The activities that involve extension are the most recommended, such as walking, salting, dancing, doing aerobics, gymnastics tables …, since they produce muscle load and tension.
Instead, it is preferable to avoid bending exercises in which muscles are contracted forcefully. If you exercise outdoors and it is giving you the sun, much better, since this way you receive the necessary doses of vitamin D.
You can practice physical exercise even if you are many years old. There is a physical exercise for each age, the important thing is to always keep moving and know which exercises are appropriate for the age group to which we belong.
Apart from regular physical exercise (one hour three times a week) and constant (its effects are lost when you stop practicing it), the practice of yoga and tai-chi are very useful. There is a technique in tai-chi called “bone breathing”, specially designed to regain bone mass.

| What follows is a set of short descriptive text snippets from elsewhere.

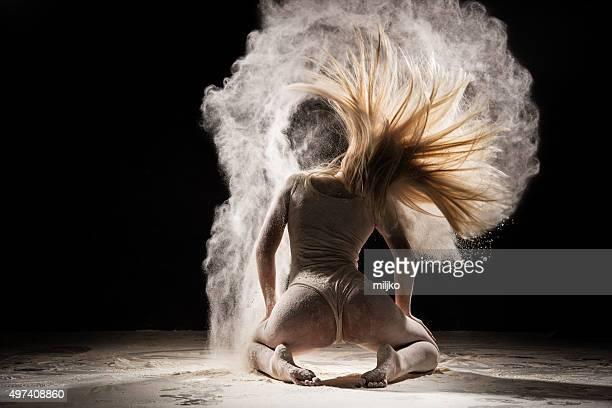 Amazing dancer dancing in powder snow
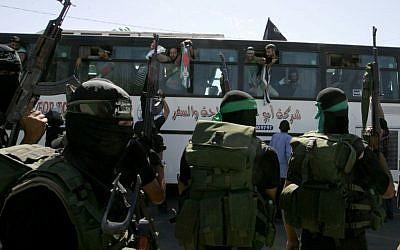 توضيحية: أعضاء في حركة حماس يستقبلون حافلة تقل أسرى فلسطينيين تصل إلى معبر رفح مع مصر في جنوب قطاع غزة، 18 أكتوبر، 2011. (Abed Rahim Khatib/Flash 90)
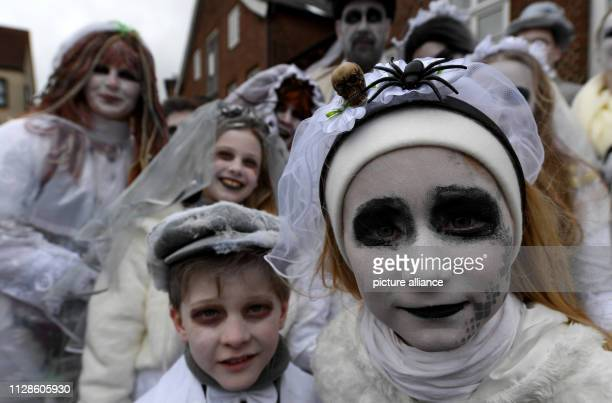 Carnivalists dressed up as zombies take part in the foolish hustle and bustle in Marne The Rose Monday procession has once again attracted thousands...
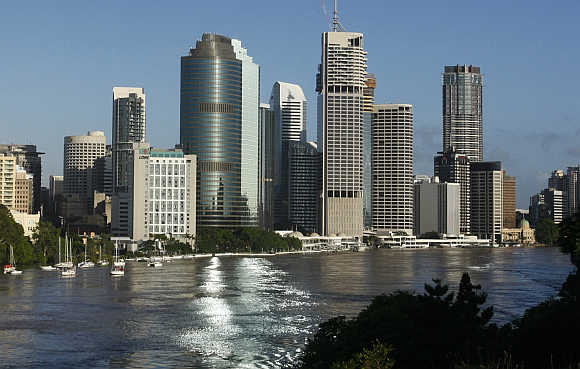 Brisbane River is seen flowing past the skyline of central Brisbane.
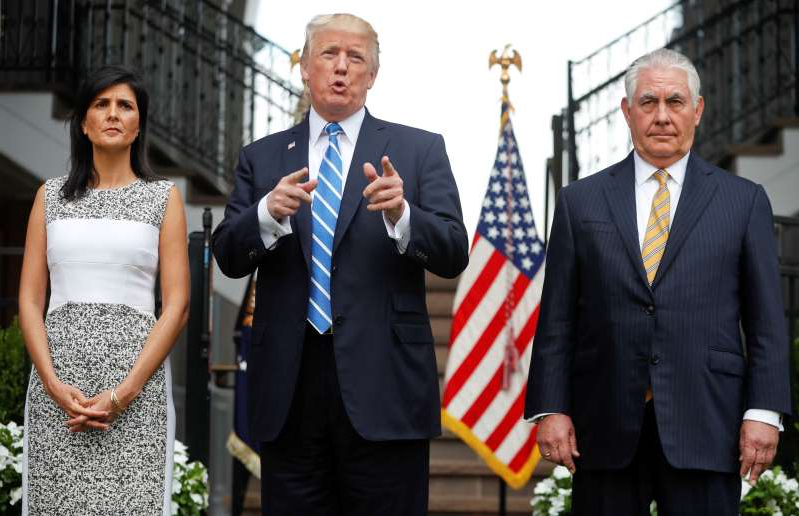 Rex Tillerson, Donald Trump, Nikki Haley are posing for a picture: President Trump gestures while speaking following a meeting with Secretary of State Rex Tillerson, left, and U.S. Ambassador to the United Nations Nikki Haley, right, at Trump National Golf Club in Bedminster, N.J., on Aug. 11, 2017.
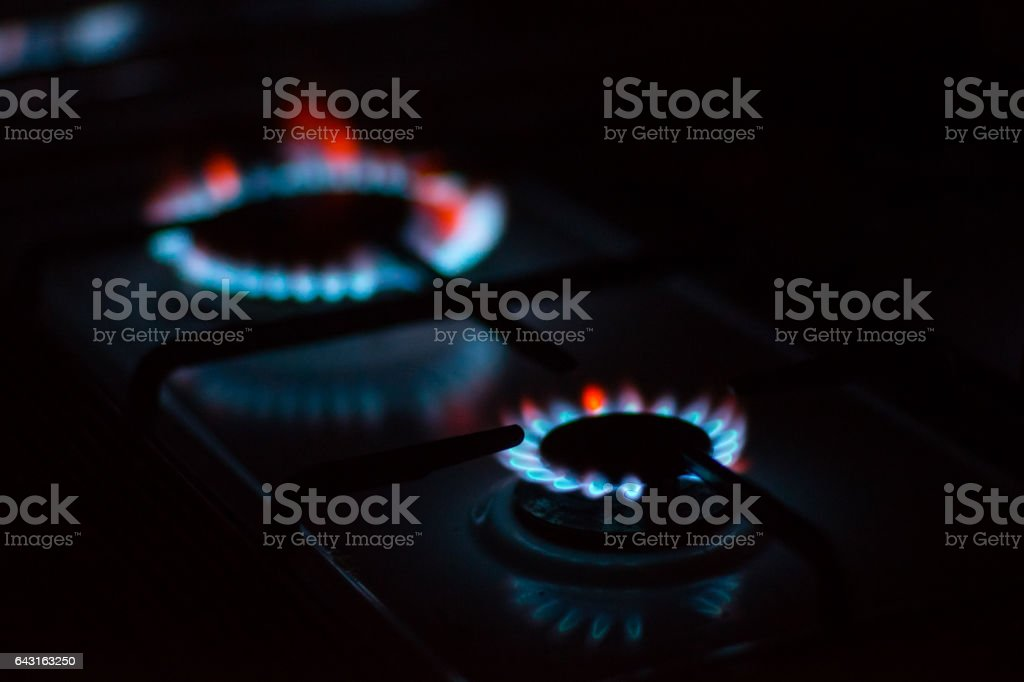 Flames of gas burners on stove stock photo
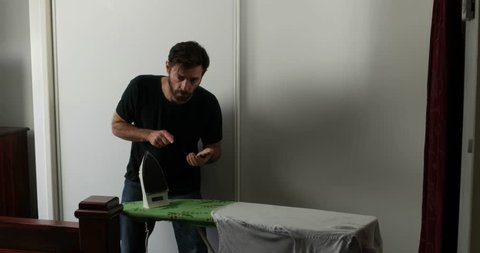 man ironing using smartphone for instructions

Dr. Antonio Torrijos, vice president of the Hispanic Foundation for Osteoporosis and Bone Metabolic Diseases (PHOEMO), insists that it should be prevented from childhood with calcium intake, exercise, and sunbathing half an hour a day.
The recommended intake per day varies according to the age of the person. During youth, between 1000 and 1500 milligrams of calcium are recommended, which has a liter of milk.
According to statistics, most children under the age of 8 do not receive the minimum necessary calcium intake. This, added to a sedentary lifestyle, makes osteoporosis appear at an earlier age.
Mothers are the fundamental piece to prevent this disease. For this reason, training campaigns aimed at parents have been launched.
The American Academy of Pediatrics recommends physical exercise and calcium intake in children to strengthen bones and prevent the development of osteoporosis during adulthood.
The first step to take to prevent osteoporosis is to carry out control at two or three years and another at eight to detect early any calcium deficit in the child’s diet.
Another key point is that parents encourage their children to practice physical exercise (more sports and fewer video games) and that they lead by example, also modifying their habits in pursuit of a healthy lifestyle.